Be an online hero (not hindrance) - Top tips for winning over social space & engagement.
As recruiters, you have a pretty awesome arsenal of tricks, tools and techniques available to you today. But boy can it be overwhelming. That’s why so many find themselves putting the tools before the strategy, and in turn killing off their long-term online success. These Top Tips are all about seeing the real opportunity and meaning that the likes of media buying and social media can offer us. A little method can do wonders.
It’s pretty darn simple, everything you know about your audience or market shapes what you need to do - messages, channels to use, language to adopt etc. Before you look to set up shop in any new social space make sure that the folk you want to reach swing by from time to time.
Most recruiters opt for a signature communication setup - job boards, a lite ATS, some social media platforms etc. It’s not that this combo or setup is wrong or even aged, it’s just that we get used to what we use to the point where we don’t even think to question it. Take the humble job board for instance - many recruiters see this as their tool staple. Why? Isn’t social media effectively a series of mini job boards? And how do you actually use your job board? As a tool and medium, the job board has evolved and is now a multi-disciplinary hub that needs to utilised a little differently that it previously has been. Why not shake things up a bit and maybe not make this the be all and end all of your recruiting approach, who knows you might find a new staple superstar!
This goes hand-in-hand with putting the message first. Too many recruiters still think that more is better, that being on every channel all the time is the best way to reach candidates. They are SO wrong. Media buying has gone through a bit of a makeover too of recent, moving from the idea of just buying up more and more online presence to now being an invaluable means of creating and maximising a new type of social strategy, one built on the message as much as the medium. Ask yourself this question - What’s the best not biggest way to share what makes you valuable?
For many, this worked the other way around.
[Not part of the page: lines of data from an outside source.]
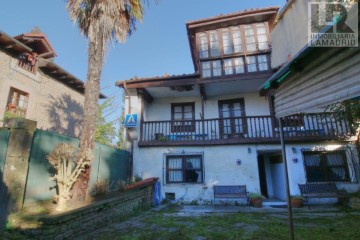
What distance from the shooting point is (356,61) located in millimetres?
2367

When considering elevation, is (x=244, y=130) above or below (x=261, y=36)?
below

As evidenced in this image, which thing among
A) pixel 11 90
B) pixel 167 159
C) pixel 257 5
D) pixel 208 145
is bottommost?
pixel 167 159

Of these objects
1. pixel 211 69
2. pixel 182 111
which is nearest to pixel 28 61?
pixel 182 111

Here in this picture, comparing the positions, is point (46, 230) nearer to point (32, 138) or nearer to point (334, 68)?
point (32, 138)

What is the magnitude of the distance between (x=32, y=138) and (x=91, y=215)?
2475mm

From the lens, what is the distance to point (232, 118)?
452 inches

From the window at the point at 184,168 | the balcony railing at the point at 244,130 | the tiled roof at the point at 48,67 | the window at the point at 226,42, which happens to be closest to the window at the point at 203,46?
the window at the point at 226,42

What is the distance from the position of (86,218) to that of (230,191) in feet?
21.9

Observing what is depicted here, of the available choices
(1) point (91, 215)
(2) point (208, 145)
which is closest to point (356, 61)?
(1) point (91, 215)

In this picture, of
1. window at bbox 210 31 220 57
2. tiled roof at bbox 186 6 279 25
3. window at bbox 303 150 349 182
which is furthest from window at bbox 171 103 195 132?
window at bbox 303 150 349 182

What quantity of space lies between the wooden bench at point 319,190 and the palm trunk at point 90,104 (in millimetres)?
8868

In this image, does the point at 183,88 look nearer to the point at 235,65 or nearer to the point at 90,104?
the point at 235,65

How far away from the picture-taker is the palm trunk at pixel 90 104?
6033 millimetres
Recruiters have long thought that attraction comes first and then you work to engage once you have ‘em tuned in. Attraction has evolved too, becoming much more a form of long-term engagement than just a ‘hey, you there, look at us’ approach. This is where playing the long game comes in. Engagement is about setting the foundations for it all - attraction, action, sharing, trust, the list goes on. More than an end goal, it’s the strategy that keeps the whole recruitment process running smoothly and effectively from the very beginning. When you put engagement first you move away from that nasty ‘sales-esque’ hoo-ha and transform into a relationship builder and genuine presence.
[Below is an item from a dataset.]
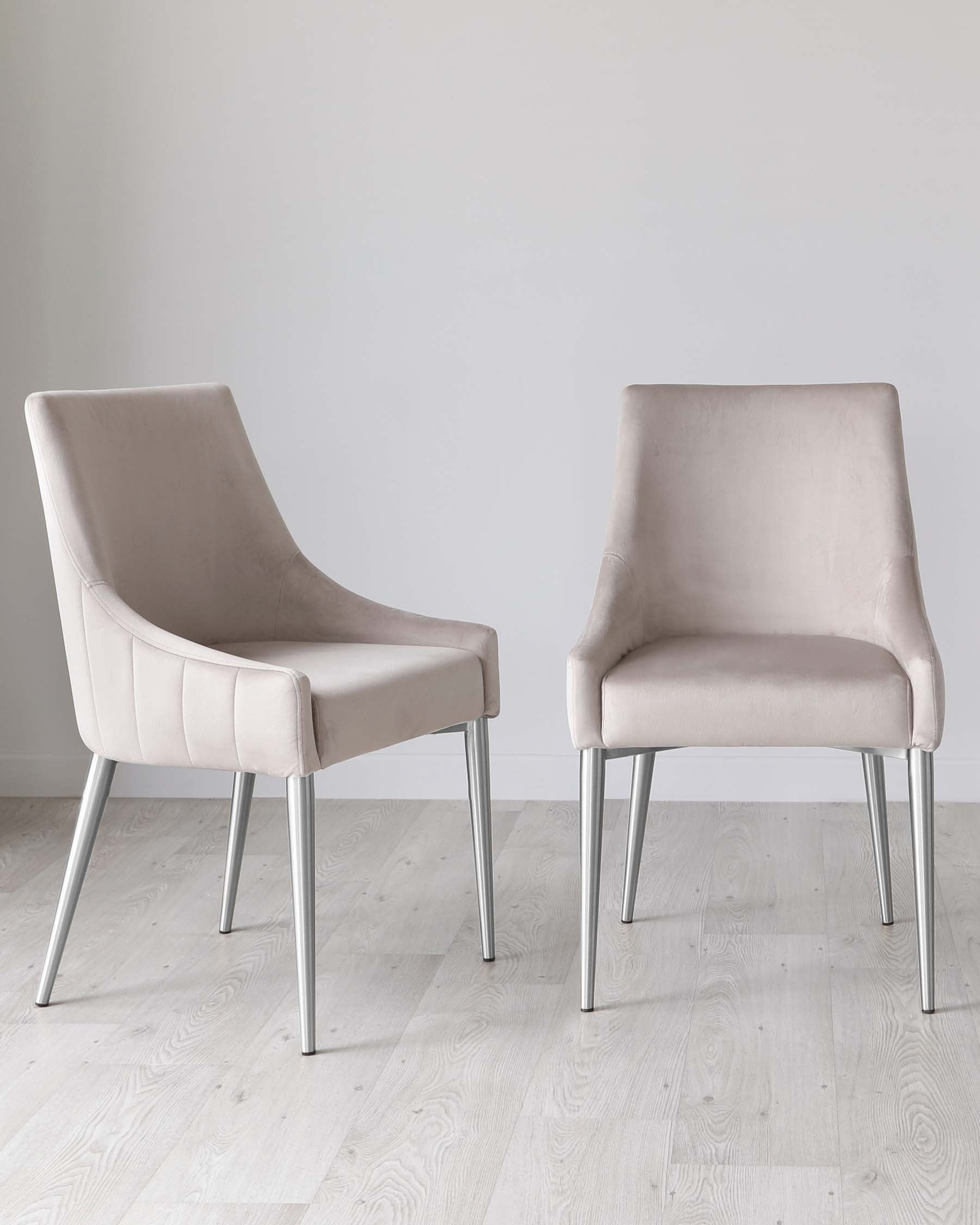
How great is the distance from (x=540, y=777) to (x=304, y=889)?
1374 millimetres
If you go into media buying with the intention of flooding out your competitors, you won’t win any audiences over. Good media buying practice is all about seeing the big picture. Aim to be in the right place and the right time talking to the right people, not take the approach that you just want to be everywhere talking to everyone. There’s a crazy amount of power and engagement potential in media buying if it’s done with the right strategy and aim.
We all know a good strategy is worth its weight in gold but there’s more to attracting and engaging than filling every known digital space. Perhaps instead of seeing social media and power as a series of mini-quick fixes and surface attraction we should opt for patience and the long game? After all, we all know that engagement is the holy grail of online happenings and engagement takes time, commitment and some savvy smarts.